Find the maximum or minimum of the following quadratic function: y = x2 - x - 56.
A. -56
B. 56
C. -225/4
D. 225/4
d
1. y=x2 - 16
for maximum or minumum, dy/dx=0
hence 2x=0 or x=0
minimum value of function occurs when x=0 which is y=-16
2.using same principle as above,
dy/dx=10x+5
when dy/dx=0 => 10x+5=0 => x=-1/2
minimum value of y= -5/4 - 5/2 + 11
for 3, 4 and 5 use the same principle as 1 and 2
max: infinity (at x=inf)
min: x=1/2, y= you figure it. check sign.

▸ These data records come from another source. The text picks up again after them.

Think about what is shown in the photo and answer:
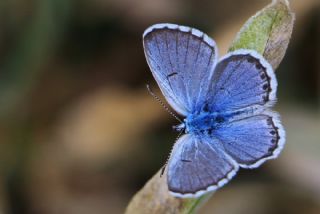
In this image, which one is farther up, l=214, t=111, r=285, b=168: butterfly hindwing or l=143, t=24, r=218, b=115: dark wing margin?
l=143, t=24, r=218, b=115: dark wing margin

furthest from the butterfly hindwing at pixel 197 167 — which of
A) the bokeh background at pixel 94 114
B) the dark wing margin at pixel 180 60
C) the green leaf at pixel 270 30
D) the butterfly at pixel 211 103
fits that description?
the bokeh background at pixel 94 114

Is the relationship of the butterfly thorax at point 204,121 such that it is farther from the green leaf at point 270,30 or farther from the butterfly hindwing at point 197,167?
the green leaf at point 270,30

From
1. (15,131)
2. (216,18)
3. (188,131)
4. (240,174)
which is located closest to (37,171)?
(15,131)

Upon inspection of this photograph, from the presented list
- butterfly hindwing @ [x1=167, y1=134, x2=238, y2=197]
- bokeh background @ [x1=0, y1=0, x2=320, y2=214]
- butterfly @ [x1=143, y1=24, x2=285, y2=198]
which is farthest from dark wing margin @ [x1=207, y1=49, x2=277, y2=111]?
bokeh background @ [x1=0, y1=0, x2=320, y2=214]

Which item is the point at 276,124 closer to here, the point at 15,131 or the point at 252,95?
the point at 252,95

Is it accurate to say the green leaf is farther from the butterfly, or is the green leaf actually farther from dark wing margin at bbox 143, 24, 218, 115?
dark wing margin at bbox 143, 24, 218, 115

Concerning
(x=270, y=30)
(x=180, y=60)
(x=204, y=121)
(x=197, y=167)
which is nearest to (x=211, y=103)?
(x=204, y=121)

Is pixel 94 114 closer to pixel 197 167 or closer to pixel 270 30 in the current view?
pixel 197 167
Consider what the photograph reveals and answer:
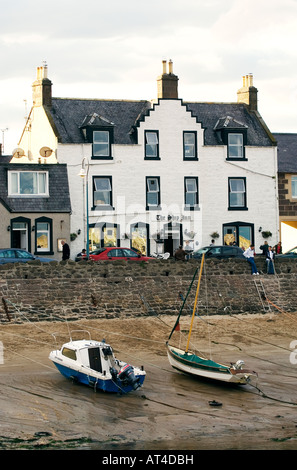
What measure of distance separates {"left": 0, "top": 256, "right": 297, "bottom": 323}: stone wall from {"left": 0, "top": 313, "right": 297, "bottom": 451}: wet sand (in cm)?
146

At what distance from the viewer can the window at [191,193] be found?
49.2 metres

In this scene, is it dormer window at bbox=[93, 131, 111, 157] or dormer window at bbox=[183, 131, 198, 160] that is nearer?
dormer window at bbox=[93, 131, 111, 157]

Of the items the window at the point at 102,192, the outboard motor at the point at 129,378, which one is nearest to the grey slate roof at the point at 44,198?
the window at the point at 102,192

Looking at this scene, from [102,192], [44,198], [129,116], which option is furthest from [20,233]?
[129,116]

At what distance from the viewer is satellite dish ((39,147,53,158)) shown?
46.8 metres

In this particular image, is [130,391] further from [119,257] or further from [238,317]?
[119,257]

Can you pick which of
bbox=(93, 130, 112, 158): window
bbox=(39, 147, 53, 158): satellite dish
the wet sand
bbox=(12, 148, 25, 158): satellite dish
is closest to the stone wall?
the wet sand

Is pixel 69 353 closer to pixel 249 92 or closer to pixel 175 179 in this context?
pixel 175 179

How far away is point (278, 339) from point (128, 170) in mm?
17466

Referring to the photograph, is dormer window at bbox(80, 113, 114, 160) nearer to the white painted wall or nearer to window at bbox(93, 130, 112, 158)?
window at bbox(93, 130, 112, 158)

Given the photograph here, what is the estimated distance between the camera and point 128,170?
158 feet

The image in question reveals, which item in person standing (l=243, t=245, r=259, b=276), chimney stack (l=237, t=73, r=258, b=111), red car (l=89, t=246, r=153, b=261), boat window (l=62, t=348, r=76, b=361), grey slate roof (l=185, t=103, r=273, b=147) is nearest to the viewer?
boat window (l=62, t=348, r=76, b=361)
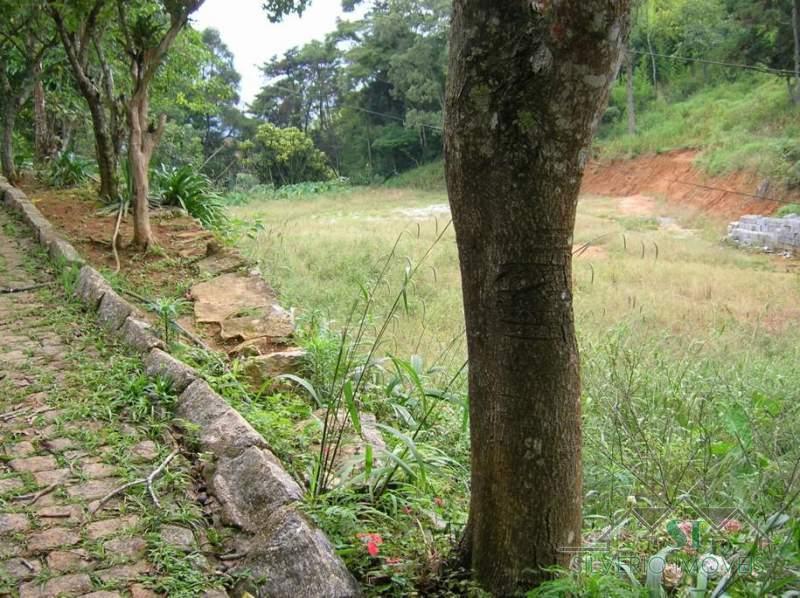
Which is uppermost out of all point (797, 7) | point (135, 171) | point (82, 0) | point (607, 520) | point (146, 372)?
point (797, 7)

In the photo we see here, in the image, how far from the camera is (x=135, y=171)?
616 centimetres

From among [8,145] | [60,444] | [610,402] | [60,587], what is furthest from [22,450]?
[8,145]

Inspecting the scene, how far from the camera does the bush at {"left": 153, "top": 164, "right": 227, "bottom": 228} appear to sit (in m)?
8.43

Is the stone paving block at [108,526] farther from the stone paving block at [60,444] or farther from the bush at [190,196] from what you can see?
the bush at [190,196]

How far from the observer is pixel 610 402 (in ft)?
12.5

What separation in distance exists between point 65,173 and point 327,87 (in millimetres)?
32199

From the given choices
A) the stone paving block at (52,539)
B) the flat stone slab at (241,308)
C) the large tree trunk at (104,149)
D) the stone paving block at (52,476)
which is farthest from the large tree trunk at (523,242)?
the large tree trunk at (104,149)

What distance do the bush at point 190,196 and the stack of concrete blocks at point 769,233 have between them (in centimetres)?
1164

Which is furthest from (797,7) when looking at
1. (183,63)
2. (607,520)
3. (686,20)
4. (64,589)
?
(64,589)

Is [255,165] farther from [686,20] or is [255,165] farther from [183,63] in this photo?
[183,63]

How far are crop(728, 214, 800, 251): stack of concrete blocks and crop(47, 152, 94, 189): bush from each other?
13.0 m

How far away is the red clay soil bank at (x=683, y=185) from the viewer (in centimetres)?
1930

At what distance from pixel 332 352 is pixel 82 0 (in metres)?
4.62

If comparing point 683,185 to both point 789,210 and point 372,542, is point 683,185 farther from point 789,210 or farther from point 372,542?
point 372,542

Not sure if you know Calculus, as done by Me
so let's complete the square
y = x^2 - x - 56
= x^2 - x + 1/4 - 1/4 - 56
= (x- 1/2)^2 - 225/4
so we have a min of -225/4 , when x = 1/2
(min because the parabola opens upwards)
To find the maximum or minimum of a quadratic function, you need to recognize that it is in the form of "y = ax^2 + bx + c," where "a," "b," and "c" are coefficients.
In this case, the quadratic function is y = x^2 - x - 56. We can identify that "a" is 1, "b" is -1, and "c" is -56.
To find the maximum or minimum, we can use the formula x = -b / 2a, which gives you the x-coordinate of the vertex of the quadratic function.
In this case, the formula becomes x = -(-1) / (2 * 1) = 1/2.
Next, substitute this x-coordinate back into the original equation to find the y-coordinate of the vertex:
y = (1/2)^2 - (1/2) - 56
y = 1/4 - 1/2 - 56
y = -7/4
Thus, the coordinates of the vertex are (1/2, -7/4).
To determine if the vertex is a maximum or minimum, we need to look at the coefficient of "a." Since "a" is positive (1 in this case), the parabola opens upwards, and the vertex represents a minimum point.
Therefore, the minimum value of the quadratic function y = x^2 - x - 56 is -7/4, which corresponds to option D, 225/4.